Kemampuan kognitif pada otak cenderung perlahan menurun seiring bertambahnya usia dewasa akhir. Penurunan keterampilan fungsi kognitif otak dapat dipengaruhi oleh kesehatan tubuh masing-masing individu.

Namun, kemampuan fungsi kognitif dapat ditingkatkan dengan beberapa cara seperti:

1. Berinteraksi sosial

Tidak hanya menjaga tali silaturahmi, berinteraksi sosial bermanfaat bagi kemampuan kognitif Anda. Berdasarkan penelitian dari University of Chicago tahun 2014 mengungkapkan, rasa kesepian bisa menjadi pemicu penurunan fungsi koginitif dan psikologis lebih cepat.

Kurang membuka diri dengan orang-orang sekitar dapat membuat Anda sulit tidur di malam hari. Selain itu bisa mengalami peningkatan tekanan darah, mudah stres, lebih mudah terserang penyakit hingga depresi.

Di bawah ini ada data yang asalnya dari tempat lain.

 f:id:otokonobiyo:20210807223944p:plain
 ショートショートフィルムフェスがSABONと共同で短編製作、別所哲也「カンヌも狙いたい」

Semua hal tersebut pada akhirnya mengganggu fungsi kognitif otak.

2. Melakukan meditasi

Bermeditasi di ruangan terbuka atau tertutup dapat mengoptimalkan fungsi kognitif. Sebuah penelitian dari Harvard Medical Center mengatakan bermeditasi membawa ketenangan batin dan emosional yang bisa mengubah cara kerja otak lebih positif.

Studi lain dari Rutgers University melaporkan bahwa meditasi selama 30 menit yang diikuti latihan aerobik selama 30 menit dalam delapan minggu dapat menurunkan gejala depresi hingga 40 persen. Mereka menjadi lebih mampu mengendalikan diri untuk tidak cemas dan memikirkan hal-hal negatif.

3. Melakukan aktivitas fisik

Sebuah penelitian tahun 2013 oleh Dana-Farber Institute dan Harvard Medical School menemukan bahwa aktivitas fisik rutin berdampak positif bagi peningkatan fungsi kognitif, karena tubuh akan menghasilkan hormon tertentu yang diyakini baik bagi kerja daya ingat.

Bukan hanya itu saja, hormon juga diyakini memiliki efek perlindungan bagi kesehatan saraf, serta mengaktifkan gen yang terlibat dalam proses pembelajaran.